I quasi-followed her career after that, discovering shortly after her Bill Maher stints that she was a comedienne. She did some work on the improv nearly-a-game-show "Who's Line Is It Anyway?"
She seemed like she would be a natural feminist. And with a little research I found she was one. But her advocacy was in the area of gaming. I admit that made me blink more than once. Not that this area doesn't need some serious feminist attention. I still remember seeing my 3 year old nephew win his race car game and watching his avatar get a kiss from this sleezy half-dressed hooker-looking chick.

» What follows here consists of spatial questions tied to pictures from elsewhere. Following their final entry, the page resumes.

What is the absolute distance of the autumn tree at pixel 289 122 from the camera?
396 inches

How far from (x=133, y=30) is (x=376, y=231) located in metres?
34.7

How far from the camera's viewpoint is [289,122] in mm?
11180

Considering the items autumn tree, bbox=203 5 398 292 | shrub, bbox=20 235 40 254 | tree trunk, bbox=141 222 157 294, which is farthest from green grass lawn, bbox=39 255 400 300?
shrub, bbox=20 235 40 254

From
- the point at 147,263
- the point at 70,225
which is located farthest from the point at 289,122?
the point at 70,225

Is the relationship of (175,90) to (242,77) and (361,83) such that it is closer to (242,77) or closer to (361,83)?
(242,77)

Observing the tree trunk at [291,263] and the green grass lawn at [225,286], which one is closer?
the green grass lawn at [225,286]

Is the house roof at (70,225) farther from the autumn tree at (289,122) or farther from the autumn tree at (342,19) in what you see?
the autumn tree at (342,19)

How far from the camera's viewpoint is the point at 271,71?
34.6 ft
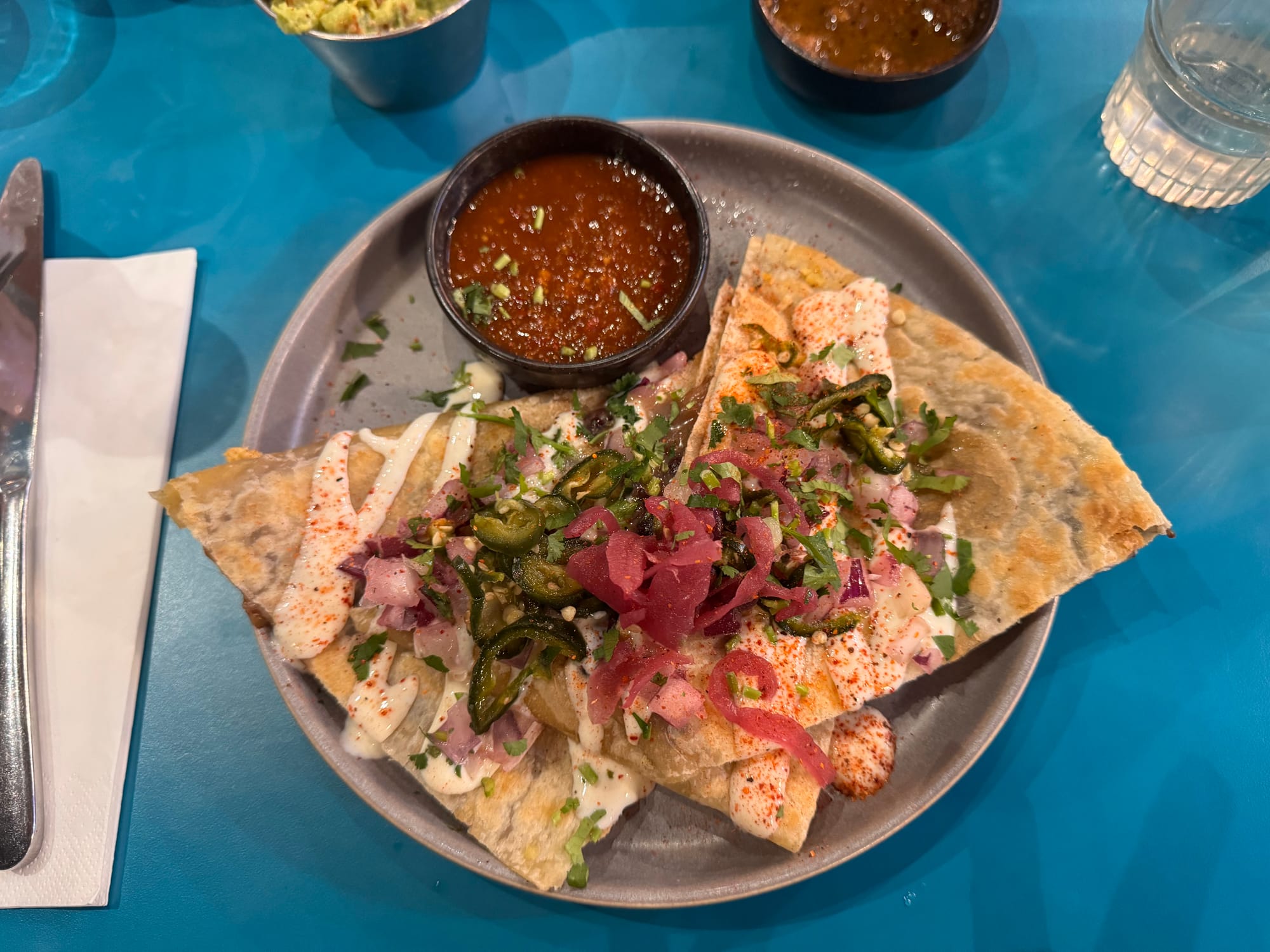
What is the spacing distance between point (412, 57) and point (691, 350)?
1587 mm

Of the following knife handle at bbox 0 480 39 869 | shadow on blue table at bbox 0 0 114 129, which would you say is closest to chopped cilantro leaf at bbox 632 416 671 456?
knife handle at bbox 0 480 39 869

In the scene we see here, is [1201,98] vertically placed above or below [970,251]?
above

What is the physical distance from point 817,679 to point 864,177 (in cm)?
191

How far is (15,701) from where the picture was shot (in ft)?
8.43

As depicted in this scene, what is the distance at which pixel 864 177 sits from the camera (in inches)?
111

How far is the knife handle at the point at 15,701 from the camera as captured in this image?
2.50m

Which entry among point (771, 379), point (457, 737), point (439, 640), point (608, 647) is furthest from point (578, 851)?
point (771, 379)

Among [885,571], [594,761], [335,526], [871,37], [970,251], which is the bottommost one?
[594,761]

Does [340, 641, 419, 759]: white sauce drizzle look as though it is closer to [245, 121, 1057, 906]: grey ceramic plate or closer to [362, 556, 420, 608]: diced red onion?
[245, 121, 1057, 906]: grey ceramic plate

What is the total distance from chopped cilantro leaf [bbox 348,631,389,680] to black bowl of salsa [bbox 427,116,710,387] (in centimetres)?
106

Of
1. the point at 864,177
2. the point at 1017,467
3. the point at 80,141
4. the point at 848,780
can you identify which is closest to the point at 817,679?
the point at 848,780

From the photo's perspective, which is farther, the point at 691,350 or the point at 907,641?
the point at 691,350

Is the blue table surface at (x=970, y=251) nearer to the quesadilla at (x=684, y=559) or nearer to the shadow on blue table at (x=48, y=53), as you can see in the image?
the shadow on blue table at (x=48, y=53)

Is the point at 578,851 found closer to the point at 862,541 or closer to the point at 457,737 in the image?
the point at 457,737
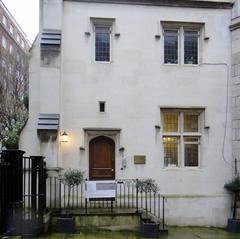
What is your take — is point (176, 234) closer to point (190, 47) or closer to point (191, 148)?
point (191, 148)

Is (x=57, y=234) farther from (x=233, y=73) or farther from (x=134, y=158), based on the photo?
(x=233, y=73)

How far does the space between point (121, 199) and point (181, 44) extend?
20.6 ft

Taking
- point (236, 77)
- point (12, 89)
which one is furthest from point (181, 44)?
point (12, 89)

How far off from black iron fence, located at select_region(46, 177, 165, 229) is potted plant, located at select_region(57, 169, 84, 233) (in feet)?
0.74

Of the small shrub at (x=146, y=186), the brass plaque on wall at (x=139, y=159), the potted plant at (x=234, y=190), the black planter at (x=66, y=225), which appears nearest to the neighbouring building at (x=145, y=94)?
the brass plaque on wall at (x=139, y=159)

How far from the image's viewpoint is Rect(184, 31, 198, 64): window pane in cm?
1695

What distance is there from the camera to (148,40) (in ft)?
54.2

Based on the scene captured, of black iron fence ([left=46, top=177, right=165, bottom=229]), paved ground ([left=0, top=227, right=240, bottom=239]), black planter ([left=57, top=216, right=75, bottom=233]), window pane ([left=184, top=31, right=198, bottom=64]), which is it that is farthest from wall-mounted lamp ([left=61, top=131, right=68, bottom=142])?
window pane ([left=184, top=31, right=198, bottom=64])

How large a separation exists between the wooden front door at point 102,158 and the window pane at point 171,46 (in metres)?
3.84

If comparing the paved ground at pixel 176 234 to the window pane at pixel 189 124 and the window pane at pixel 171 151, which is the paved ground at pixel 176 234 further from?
the window pane at pixel 189 124

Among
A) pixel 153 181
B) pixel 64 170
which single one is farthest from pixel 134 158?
pixel 64 170

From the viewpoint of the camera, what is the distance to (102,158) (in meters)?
16.3

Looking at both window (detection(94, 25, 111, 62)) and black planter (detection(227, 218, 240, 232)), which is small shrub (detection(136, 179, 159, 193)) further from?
window (detection(94, 25, 111, 62))

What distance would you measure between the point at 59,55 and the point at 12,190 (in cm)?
768
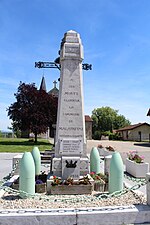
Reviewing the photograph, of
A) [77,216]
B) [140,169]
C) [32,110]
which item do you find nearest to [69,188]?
[77,216]

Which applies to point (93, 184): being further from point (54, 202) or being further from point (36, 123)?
point (36, 123)

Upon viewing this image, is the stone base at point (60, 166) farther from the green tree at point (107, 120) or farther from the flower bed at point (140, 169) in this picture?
the green tree at point (107, 120)

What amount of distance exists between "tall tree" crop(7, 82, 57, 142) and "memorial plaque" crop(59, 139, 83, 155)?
23.0m

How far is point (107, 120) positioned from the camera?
255 ft

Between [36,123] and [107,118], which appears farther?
[107,118]

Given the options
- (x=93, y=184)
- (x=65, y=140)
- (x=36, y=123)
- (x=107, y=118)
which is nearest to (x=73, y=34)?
(x=65, y=140)

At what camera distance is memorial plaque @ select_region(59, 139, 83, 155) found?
700 centimetres

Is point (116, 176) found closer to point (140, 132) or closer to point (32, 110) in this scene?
point (32, 110)

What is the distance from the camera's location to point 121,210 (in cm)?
405

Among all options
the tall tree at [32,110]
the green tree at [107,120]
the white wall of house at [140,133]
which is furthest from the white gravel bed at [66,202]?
the green tree at [107,120]

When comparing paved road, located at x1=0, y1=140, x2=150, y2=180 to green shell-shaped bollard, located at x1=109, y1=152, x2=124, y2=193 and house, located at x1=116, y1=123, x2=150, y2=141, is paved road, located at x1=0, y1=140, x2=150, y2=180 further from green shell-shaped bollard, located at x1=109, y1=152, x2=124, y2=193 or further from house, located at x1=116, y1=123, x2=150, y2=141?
house, located at x1=116, y1=123, x2=150, y2=141

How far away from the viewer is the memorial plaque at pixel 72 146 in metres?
7.00

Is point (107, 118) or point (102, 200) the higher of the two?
point (107, 118)

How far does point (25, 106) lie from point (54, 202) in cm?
2674
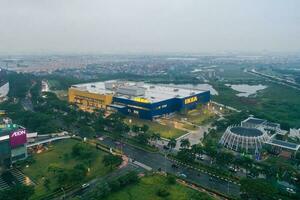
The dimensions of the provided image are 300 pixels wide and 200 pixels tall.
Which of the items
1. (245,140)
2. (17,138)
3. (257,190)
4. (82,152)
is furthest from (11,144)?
(245,140)

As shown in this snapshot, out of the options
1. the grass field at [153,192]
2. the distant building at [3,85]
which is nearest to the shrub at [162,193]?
the grass field at [153,192]

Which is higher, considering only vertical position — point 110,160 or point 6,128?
point 6,128

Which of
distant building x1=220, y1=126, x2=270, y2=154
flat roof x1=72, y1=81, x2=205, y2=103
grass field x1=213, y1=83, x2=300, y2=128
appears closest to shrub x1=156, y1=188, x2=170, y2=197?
distant building x1=220, y1=126, x2=270, y2=154

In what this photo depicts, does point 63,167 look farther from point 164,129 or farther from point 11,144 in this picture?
point 164,129

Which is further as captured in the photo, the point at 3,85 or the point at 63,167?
the point at 3,85

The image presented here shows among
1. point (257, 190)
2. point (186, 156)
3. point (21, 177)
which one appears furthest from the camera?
point (186, 156)

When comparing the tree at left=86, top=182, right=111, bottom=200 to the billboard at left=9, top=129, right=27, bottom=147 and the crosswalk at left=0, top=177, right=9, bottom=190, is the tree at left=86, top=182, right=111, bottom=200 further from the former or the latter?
the billboard at left=9, top=129, right=27, bottom=147
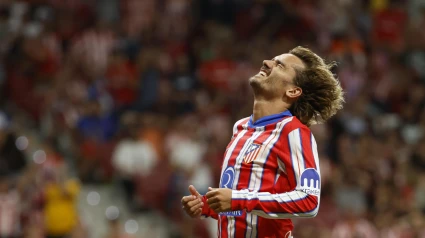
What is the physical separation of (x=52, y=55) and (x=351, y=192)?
16.0ft

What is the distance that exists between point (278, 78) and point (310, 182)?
0.71 metres

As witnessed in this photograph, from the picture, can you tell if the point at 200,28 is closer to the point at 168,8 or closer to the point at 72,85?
the point at 168,8

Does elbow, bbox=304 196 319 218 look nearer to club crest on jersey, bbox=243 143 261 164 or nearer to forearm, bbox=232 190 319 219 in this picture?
forearm, bbox=232 190 319 219

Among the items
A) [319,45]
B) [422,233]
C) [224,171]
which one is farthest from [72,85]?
[224,171]

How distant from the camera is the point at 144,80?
11.5m

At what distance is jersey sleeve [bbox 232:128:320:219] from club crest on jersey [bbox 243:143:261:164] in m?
0.18

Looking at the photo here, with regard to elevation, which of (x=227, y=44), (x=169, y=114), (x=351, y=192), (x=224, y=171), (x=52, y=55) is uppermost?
(x=227, y=44)

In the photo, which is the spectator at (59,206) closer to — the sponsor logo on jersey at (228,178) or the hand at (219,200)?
the sponsor logo on jersey at (228,178)

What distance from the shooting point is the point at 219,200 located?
394 cm

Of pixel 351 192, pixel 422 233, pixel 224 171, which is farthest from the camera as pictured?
pixel 351 192

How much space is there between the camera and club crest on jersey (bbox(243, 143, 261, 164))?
425cm

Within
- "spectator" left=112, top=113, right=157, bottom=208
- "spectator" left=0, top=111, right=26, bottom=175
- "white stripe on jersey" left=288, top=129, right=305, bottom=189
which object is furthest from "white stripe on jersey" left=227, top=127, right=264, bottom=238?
"spectator" left=112, top=113, right=157, bottom=208

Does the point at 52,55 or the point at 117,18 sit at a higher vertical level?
the point at 117,18

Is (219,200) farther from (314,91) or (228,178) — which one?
(314,91)
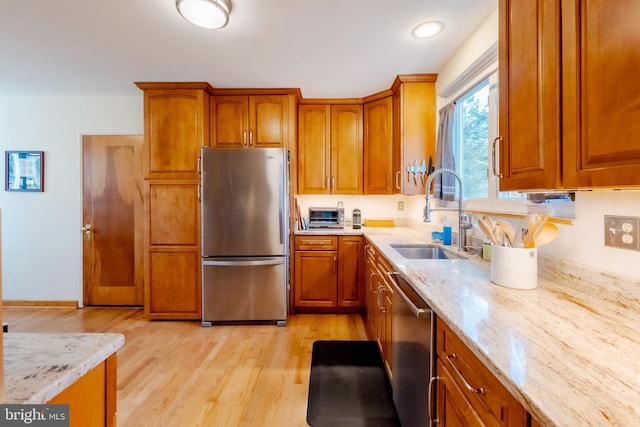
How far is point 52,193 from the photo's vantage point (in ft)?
10.9

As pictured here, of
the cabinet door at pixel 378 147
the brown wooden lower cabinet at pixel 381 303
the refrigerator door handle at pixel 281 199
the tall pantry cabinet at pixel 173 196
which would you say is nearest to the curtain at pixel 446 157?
the cabinet door at pixel 378 147

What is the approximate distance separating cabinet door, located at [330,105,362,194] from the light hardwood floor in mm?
1541

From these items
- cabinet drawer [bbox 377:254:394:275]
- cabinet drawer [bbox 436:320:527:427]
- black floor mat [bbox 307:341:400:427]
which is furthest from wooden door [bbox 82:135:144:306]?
cabinet drawer [bbox 436:320:527:427]

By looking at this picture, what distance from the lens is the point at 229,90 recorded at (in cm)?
304

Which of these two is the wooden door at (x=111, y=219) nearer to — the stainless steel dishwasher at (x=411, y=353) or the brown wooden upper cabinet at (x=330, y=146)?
the brown wooden upper cabinet at (x=330, y=146)

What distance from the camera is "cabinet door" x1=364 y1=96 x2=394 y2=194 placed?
309 cm

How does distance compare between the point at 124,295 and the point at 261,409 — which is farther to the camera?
the point at 124,295

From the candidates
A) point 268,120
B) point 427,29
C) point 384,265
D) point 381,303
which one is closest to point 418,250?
point 384,265

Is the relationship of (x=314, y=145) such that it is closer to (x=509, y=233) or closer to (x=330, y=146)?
(x=330, y=146)

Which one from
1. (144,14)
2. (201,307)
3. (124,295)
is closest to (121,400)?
(201,307)

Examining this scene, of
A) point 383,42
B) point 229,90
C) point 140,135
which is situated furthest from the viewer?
point 140,135

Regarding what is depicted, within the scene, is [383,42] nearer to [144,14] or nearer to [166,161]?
[144,14]

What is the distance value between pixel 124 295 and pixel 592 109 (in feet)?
13.5

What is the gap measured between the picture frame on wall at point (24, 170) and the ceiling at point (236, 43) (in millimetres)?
730
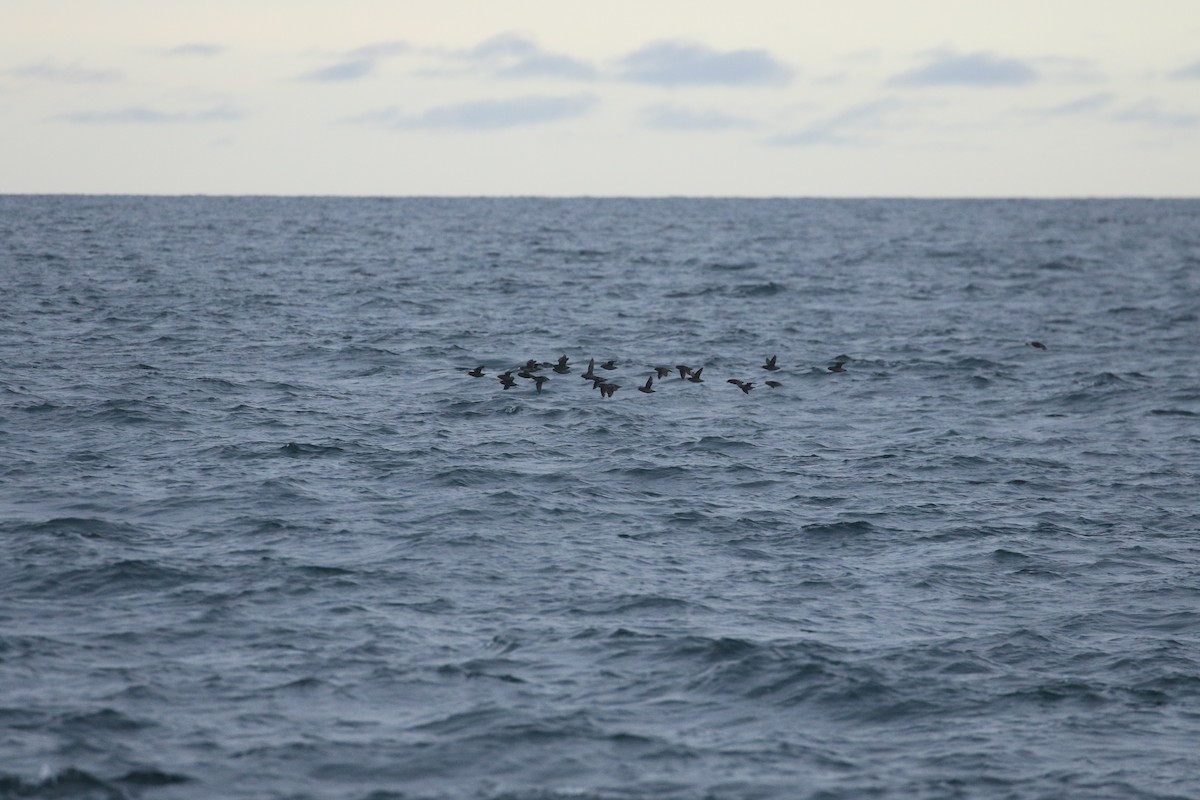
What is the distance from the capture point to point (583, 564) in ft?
70.2

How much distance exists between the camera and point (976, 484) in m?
27.8

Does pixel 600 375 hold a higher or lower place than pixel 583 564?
higher

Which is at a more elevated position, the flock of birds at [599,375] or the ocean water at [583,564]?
the flock of birds at [599,375]

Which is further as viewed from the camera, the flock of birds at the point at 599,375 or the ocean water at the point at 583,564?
the flock of birds at the point at 599,375

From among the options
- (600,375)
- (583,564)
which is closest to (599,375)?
Answer: (600,375)

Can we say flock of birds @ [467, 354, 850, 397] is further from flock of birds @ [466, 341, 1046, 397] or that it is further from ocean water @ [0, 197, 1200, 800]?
ocean water @ [0, 197, 1200, 800]

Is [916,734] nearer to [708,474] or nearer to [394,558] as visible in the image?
[394,558]

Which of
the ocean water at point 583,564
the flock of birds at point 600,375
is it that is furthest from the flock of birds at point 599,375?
the ocean water at point 583,564

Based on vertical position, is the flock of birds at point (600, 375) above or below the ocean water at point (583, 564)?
above

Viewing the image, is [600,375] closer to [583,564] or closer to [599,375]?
[599,375]

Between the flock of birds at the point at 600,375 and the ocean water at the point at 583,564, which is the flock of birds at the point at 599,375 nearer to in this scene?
the flock of birds at the point at 600,375

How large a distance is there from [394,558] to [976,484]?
1250 centimetres

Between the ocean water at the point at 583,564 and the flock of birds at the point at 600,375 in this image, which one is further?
the flock of birds at the point at 600,375

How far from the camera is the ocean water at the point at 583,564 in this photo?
14906 mm
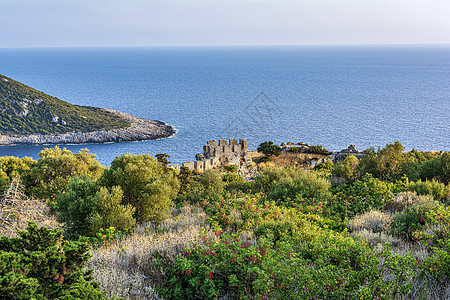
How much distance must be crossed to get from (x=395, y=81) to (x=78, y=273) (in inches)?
5823

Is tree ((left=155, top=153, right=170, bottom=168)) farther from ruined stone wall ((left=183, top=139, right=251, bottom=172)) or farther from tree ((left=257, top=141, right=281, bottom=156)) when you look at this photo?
tree ((left=257, top=141, right=281, bottom=156))

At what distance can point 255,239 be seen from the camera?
711 centimetres

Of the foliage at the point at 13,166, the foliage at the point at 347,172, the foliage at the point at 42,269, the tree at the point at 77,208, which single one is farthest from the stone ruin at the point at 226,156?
the foliage at the point at 42,269

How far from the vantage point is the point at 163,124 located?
3019 inches

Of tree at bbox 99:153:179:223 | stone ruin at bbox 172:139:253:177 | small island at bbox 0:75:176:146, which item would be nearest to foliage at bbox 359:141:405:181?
tree at bbox 99:153:179:223

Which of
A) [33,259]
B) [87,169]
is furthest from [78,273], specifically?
[87,169]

My sister-in-law played every game he got before he did after she saw that.
So I'm glad Aisha has her eye on cleaning up gaming.
"[After] being invited to host the 2012 E3 press conference, [some] were not so pleased. In typical troll fashion, she received a ton of comments complaining that she knew nothing about gaming. Tyler responded to her haters on Facebook in a perfect takedown of their "complaints."
Biography I Want To Read
Self-Inflicted Wounds: Heartwarming Tales of Epic Humiliation
Her Views On Sexual Harassment
"Men need to speak up when they see harassment, either online or in the real world. Period. Just imagine that this woman is your girlfriend, mother or sister. Would it be okay for someone to treat one of them the way they are treating the woman in front of you? If you can find a way to empathize by relating to the women you care about, it quickly becomes clear that this behavior is unacceptable. And men are more likely to respond to the comments and scrutiny of other men when they are harassing women, as they can't dismiss their disapproval as gender-motivated. It doesn't have to be a speech. Just a simple, "Dude. Not cool." can make someone reexamine their behavior."